_EXERCISE A:_
Answer these questions using the Bolt Technology Form 8-K filing:
(i) What date is given as the Date of Report?
(ii) In which state is Teledyne Technologies Incorporated a corporation?
(iii) How much cash will each converted share of Company common stock receive?
_EXERCISE B:_
Print the section of the Bolt Technology Form 8-K filing starting with "Not applicable" and going on through "(17 CFR 240.14a-12)".

_SOURCE EXTRACT:_
______________________________
Attached files

file filename
EX-99.1 - EXHIBIT 99.1 - Teledyne Bolt, Inc.v388305_ex99-1.htm
EX-2.1 - EXHIBIT 2.1 - Teledyne Bolt, Inc.v388305_ex2-1.htm

 

UNITED STATES

SECURITIES AND EXCHANGE COMMISSION

Washington, D.C. 20549

 

 

 

FORM 8-K

 

CURRENT REPORT

 

Pursuant to Section 13 or 15(d) of the

Securities Exchange Act of 1934

 

Date of Report (Date of earliest event reported): September 3, 2014

 

BOLT TECHNOLOGY CORPORATION
(Exact name of registrant as specified in its charter)

 

Connecticut   001-12075   06-0773922

(State or other jurisdiction

of incorporation)

 

(Commission

File Number)

 

(IRS Employer

Identification No.)

 

Four Duke Place, Norwalk, Connecticut   06854
(Address of principal executive office)   (Zip Code)
     
Registrant’s telephone number, including area code    (203) 853-0700

 

Not applicable
(Former name or former address, if changed since last report)

 

Check the appropriate box below if the Form 8-K filing is intended to simultaneously satisfy the filing obligation of the registrant under any of the following provisions (see General Instruction A.2. below):

 

¨ Written communication pursuant to Rule 425 under the Securities Act (17 CFR 230.425)

 

x Soliciting material pursuant to Rule 14a-12 under the Exchange Act (17 CFR 240.14a-12)

 

¨ Pre-commencement communications pursuant to Rule 14d-2(b) under the Exchange Act (17 CFR 240.14d-2(b))

 

¨ Pre-commencement communications pursuant to Rule 13e-4(c) under the Exchange Act (17 CFR 240.13e-4(c))

 

 
 

 

Item 1.01. Entry into a Material Definitive Agreement.

 

Merger Agreement

 

On September 3, 2014, Bolt Technology Corporation, a Connecticut corporation (the “Company”), entered into an Agreement and Plan of Merger (the “Merger Agreement”) with Teledyne Technologies Incorporated, a Delaware corporation (“Teledyne”), and Lightning Merger Sub, Inc., a Connecticut corporation, wholly owned by Teledyne (“Merger Sub”).

 

Pursuant to the terms of the Merger Agreement, and subject to the conditions thereof, Merger Sub will merge with and into the Company (the “Merger”), and the Company will become a wholly owned subsidiary of Teledyne. At the effective time of the Merger, each share of Company common stock issued and outstanding immediately prior to the effective time (other than shares owned by Teledyne, Merger Sub, the Company or any shareholders who have properly exercised and perfected appraisal rights under Connecticut law) will be converted automatically into the right to receive $22.00 in cash, without interest. Additionally, at the effective time of the Merger, each outstanding option to purchase common stock of the Company (whether vested or unvested) will be converted into the right to receive an amount in cash equal to the excess, if any, of $22.00 over the exercise price of such option, and each outstanding share of restricted stock shall vest and become free of restrictions and be converted into the right to receive an amount in cash equal to $22.00, in each case without interest and less any required withholding taxes.
______________________________
_DATASET RECORDS:_

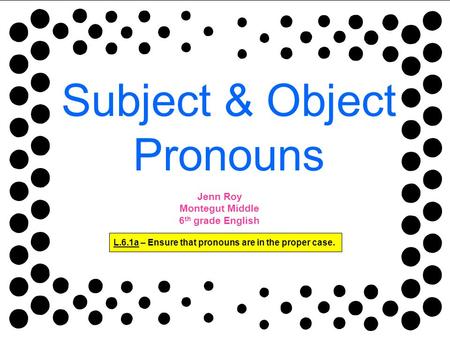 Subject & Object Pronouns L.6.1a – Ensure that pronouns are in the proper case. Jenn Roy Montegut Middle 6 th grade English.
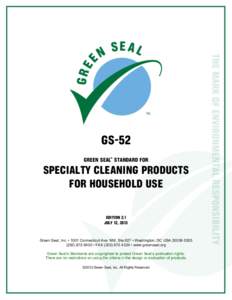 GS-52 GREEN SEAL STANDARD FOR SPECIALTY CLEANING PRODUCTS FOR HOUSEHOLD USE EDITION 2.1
______________________________
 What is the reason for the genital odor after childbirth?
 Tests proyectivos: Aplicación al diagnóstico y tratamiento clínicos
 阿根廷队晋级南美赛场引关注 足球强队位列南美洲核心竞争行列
______________________________
_TASK RESPONSE A:_
(i) September 3, 2014
(ii) Delaware
(iii) $22.00, without interest

_TASK RESPONSE B:_
Not applicable
(Former name or former address, if changed since last report)

 

Check the appropriate box below if the Form 8-K filing is intended to simultaneously satisfy the filing obligation of the registrant under any of the following provisions (see General Instruction A.2. below):

 

¨ Written communication pursuant to Rule 425 under the Securities Act (17 CFR 230.425)

 

x Soliciting material pursuant to Rule 14a-12 under the Exchange Act (17 CFR 240.14a-12)